*Problem details:* Return every line of the material below without any alteration, keeping the original order.

(Rows of spatial question data)
____
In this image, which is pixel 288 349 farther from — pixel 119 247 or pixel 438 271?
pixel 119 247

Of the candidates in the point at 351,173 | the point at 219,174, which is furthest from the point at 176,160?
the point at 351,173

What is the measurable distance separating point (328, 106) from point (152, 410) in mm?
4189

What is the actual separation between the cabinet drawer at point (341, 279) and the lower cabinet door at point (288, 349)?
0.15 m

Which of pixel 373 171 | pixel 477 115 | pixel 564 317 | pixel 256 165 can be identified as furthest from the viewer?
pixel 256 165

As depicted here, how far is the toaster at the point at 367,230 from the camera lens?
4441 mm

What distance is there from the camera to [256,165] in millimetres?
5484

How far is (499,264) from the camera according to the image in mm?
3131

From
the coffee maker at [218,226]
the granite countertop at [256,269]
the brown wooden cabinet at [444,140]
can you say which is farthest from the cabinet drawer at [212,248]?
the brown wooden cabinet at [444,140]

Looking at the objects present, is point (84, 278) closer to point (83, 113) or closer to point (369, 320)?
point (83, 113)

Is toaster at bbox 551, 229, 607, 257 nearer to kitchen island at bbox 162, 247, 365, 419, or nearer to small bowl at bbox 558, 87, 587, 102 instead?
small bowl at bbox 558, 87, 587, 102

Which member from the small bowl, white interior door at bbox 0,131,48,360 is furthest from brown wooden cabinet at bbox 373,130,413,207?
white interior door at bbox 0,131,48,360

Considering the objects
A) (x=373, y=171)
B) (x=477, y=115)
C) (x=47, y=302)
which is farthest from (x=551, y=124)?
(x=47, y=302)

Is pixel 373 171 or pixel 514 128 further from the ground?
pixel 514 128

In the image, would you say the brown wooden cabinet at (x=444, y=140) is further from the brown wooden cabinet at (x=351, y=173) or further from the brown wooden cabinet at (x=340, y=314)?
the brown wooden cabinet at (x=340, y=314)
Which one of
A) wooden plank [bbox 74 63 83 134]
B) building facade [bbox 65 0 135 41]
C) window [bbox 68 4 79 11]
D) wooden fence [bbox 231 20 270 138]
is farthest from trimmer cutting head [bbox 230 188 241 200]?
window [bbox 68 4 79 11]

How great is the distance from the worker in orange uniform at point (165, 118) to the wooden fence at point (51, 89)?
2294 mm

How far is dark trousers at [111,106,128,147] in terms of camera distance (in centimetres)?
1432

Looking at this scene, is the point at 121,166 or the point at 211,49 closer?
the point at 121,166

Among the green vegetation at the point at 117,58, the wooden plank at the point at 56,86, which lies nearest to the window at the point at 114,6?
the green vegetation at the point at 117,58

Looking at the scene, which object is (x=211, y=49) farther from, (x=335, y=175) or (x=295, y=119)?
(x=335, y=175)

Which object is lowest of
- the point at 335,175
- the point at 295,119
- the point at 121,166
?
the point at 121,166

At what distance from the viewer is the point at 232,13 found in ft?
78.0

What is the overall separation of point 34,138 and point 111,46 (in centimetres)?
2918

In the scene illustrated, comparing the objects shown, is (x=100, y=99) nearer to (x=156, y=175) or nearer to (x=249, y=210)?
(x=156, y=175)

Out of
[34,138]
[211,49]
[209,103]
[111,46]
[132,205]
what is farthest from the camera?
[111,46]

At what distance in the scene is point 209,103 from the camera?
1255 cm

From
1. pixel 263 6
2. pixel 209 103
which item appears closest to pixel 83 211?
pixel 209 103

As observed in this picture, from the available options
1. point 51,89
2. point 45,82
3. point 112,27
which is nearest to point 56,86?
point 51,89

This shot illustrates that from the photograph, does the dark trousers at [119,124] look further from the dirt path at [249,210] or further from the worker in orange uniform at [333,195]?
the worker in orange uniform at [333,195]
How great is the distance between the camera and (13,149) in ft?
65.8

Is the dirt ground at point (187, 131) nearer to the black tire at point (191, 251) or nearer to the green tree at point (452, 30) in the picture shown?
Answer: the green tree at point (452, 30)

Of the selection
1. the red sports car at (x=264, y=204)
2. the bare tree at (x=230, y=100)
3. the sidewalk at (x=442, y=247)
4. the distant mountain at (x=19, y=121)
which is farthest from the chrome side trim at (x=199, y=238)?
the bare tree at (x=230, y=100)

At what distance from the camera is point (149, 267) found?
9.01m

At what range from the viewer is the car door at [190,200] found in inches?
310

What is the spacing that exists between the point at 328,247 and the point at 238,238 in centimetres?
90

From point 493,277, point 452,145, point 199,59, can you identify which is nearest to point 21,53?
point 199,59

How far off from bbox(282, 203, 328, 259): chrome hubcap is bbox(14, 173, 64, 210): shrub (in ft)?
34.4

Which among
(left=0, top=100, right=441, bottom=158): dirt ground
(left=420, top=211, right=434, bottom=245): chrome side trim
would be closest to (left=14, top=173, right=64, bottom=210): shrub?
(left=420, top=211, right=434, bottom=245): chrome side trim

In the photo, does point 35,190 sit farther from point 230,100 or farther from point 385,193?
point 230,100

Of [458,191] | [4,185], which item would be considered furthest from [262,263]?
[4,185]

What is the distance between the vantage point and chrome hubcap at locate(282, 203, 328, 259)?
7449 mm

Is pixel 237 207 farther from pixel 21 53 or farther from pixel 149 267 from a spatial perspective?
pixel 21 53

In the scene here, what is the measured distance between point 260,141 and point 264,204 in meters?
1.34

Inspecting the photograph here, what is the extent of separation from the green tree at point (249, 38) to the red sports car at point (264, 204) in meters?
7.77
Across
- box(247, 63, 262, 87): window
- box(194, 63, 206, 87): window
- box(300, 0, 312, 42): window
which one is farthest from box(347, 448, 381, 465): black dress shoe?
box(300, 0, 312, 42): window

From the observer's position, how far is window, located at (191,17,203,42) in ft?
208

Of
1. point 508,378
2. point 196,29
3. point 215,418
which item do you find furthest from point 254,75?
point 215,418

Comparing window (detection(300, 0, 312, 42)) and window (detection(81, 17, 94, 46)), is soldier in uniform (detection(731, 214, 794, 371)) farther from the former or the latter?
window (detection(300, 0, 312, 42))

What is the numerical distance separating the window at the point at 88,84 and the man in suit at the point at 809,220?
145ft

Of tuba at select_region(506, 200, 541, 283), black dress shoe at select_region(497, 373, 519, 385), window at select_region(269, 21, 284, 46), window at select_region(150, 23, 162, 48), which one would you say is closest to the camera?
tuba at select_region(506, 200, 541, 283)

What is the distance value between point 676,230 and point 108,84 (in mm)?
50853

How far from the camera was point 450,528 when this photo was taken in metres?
____
*Response to the exercise:*
In this image, which is pixel 288 349 farther from — pixel 119 247 or pixel 438 271?
pixel 119 247

Of the candidates in the point at 351,173 | the point at 219,174, which is furthest from the point at 176,160?
the point at 351,173

What is the measurable distance separating point (328, 106) from point (152, 410) in mm?
4189

What is the actual separation between the cabinet drawer at point (341, 279) and the lower cabinet door at point (288, 349)?
0.15 m

Which of pixel 373 171 | pixel 477 115 | pixel 564 317 | pixel 256 165 can be identified as furthest from the viewer?
pixel 256 165

As depicted here, how far is the toaster at the point at 367,230 from the camera lens?
4441 mm

What distance is there from the camera to [256,165] in millimetres?
5484

How far is (499,264) from the camera according to the image in mm?
3131

From
the coffee maker at [218,226]
the granite countertop at [256,269]
the brown wooden cabinet at [444,140]
can you say which is farthest from the cabinet drawer at [212,248]?
the brown wooden cabinet at [444,140]

Looking at the objects present, is point (84, 278) closer to point (83, 113) or closer to point (369, 320)?
point (83, 113)

Is toaster at bbox 551, 229, 607, 257 nearer to kitchen island at bbox 162, 247, 365, 419, or nearer to small bowl at bbox 558, 87, 587, 102 instead?
small bowl at bbox 558, 87, 587, 102

Which member from the small bowl, white interior door at bbox 0,131,48,360 is furthest from brown wooden cabinet at bbox 373,130,413,207?
white interior door at bbox 0,131,48,360

Considering the objects
A) (x=373, y=171)
B) (x=477, y=115)
C) (x=47, y=302)
which is farthest from (x=551, y=124)?
(x=47, y=302)

Is pixel 373 171 or pixel 514 128 further from the ground?
pixel 514 128

In the image, would you say the brown wooden cabinet at (x=444, y=140) is further from the brown wooden cabinet at (x=351, y=173) or further from the brown wooden cabinet at (x=340, y=314)?
the brown wooden cabinet at (x=340, y=314)
Which one of
A) wooden plank [bbox 74 63 83 134]
B) building facade [bbox 65 0 135 41]
C) window [bbox 68 4 79 11]
D) wooden fence [bbox 231 20 270 138]
is farthest from trimmer cutting head [bbox 230 188 241 200]?
window [bbox 68 4 79 11]

How great is the distance from the worker in orange uniform at point (165, 118) to the wooden fence at point (51, 89)?
2294 mm

How far is dark trousers at [111,106,128,147] in terms of camera distance (in centimetres)?
1432

Looking at this scene, is the point at 121,166 or the point at 211,49 closer?
the point at 121,166

Among the green vegetation at the point at 117,58, the wooden plank at the point at 56,86, which lies nearest to the window at the point at 114,6?
the green vegetation at the point at 117,58

Looking at the scene, which object is (x=211, y=49) farther from, (x=335, y=175) or (x=295, y=119)?
(x=335, y=175)

Which object is lowest of
- the point at 335,175
- the point at 295,119
- the point at 121,166
?
the point at 121,166

At what distance from the viewer is the point at 232,13 found in ft?
78.0

What is the overall separation of point 34,138 and point 111,46 (in centimetres)?
2918

In the scene illustrated, comparing the objects shown, is (x=100, y=99) nearer to (x=156, y=175) or nearer to (x=249, y=210)?
(x=156, y=175)

Out of
[34,138]
[211,49]
[209,103]
[111,46]
[132,205]
what is farthest from the camera?
[111,46]

At what distance in the scene is point 209,103 from the camera?
1255 cm

From
1. pixel 263 6
2. pixel 209 103
which item appears closest to pixel 83 211?
pixel 209 103

As observed in this picture, from the available options
1. point 51,89
2. point 45,82
3. point 112,27
which is nearest to point 56,86?
point 51,89

This shot illustrates that from the photograph, does the dark trousers at [119,124] look further from the dirt path at [249,210] or further from the worker in orange uniform at [333,195]?
the worker in orange uniform at [333,195]
How great is the distance between the camera and (13,149) in ft?
65.8

Is the dirt ground at point (187, 131) nearer to the black tire at point (191, 251) or nearer to the green tree at point (452, 30) in the picture shown?
Answer: the green tree at point (452, 30)

Of the selection
1. the red sports car at (x=264, y=204)
2. the bare tree at (x=230, y=100)
3. the sidewalk at (x=442, y=247)
4. the distant mountain at (x=19, y=121)
which is farthest from the chrome side trim at (x=199, y=238)?
the bare tree at (x=230, y=100)

At what distance from the camera is point (149, 267) found?
9.01m

At what range from the viewer is the car door at [190,200] found in inches?
310

What is the spacing that exists between the point at 328,247 and the point at 238,238 in centimetres?
90

From point 493,277, point 452,145, point 199,59, can you identify which is nearest to point 21,53?
point 199,59

How far off from bbox(282, 203, 328, 259): chrome hubcap is bbox(14, 173, 64, 210): shrub (in ft)?
34.4

Which among
(left=0, top=100, right=441, bottom=158): dirt ground
(left=420, top=211, right=434, bottom=245): chrome side trim
would be closest to (left=14, top=173, right=64, bottom=210): shrub?
(left=420, top=211, right=434, bottom=245): chrome side trim

In the photo, does point 35,190 sit farther from point 230,100 or farther from point 385,193?
point 230,100

Of [458,191] | [4,185], which item would be considered furthest from [262,263]?
[4,185]

What is the distance between the vantage point and chrome hubcap at locate(282, 203, 328, 259)?
7449 mm

Is pixel 237 207 farther from pixel 21 53 or farther from pixel 149 267 from a spatial perspective?
pixel 21 53

In the scene here, what is the measured distance between point 260,141 and point 264,204 in meters?
1.34

Inspecting the photograph here, what is the extent of separation from the green tree at point (249, 38) to the red sports car at point (264, 204) in meters?
7.77
Across
- box(247, 63, 262, 87): window
- box(194, 63, 206, 87): window
- box(300, 0, 312, 42): window
which one is farthest from box(347, 448, 381, 465): black dress shoe?
box(300, 0, 312, 42): window

From the observer's position, how far is window, located at (191,17,203,42) in ft?
208

Of
1. point 508,378
2. point 196,29
3. point 215,418
which item do you find furthest from point 254,75?
point 215,418

Comparing window (detection(300, 0, 312, 42)) and window (detection(81, 17, 94, 46)), is soldier in uniform (detection(731, 214, 794, 371)) farther from the former or the latter?
window (detection(300, 0, 312, 42))

What is the numerical distance separating the window at the point at 88,84 and the man in suit at the point at 809,220?
145ft

Of tuba at select_region(506, 200, 541, 283), black dress shoe at select_region(497, 373, 519, 385), window at select_region(269, 21, 284, 46), window at select_region(150, 23, 162, 48), which one would you say is closest to the camera?
tuba at select_region(506, 200, 541, 283)

What is the distance value between point 676,230 and point 108,84 (in mm)?
50853

How far from the camera was point 450,528 when this photo was taken in metres?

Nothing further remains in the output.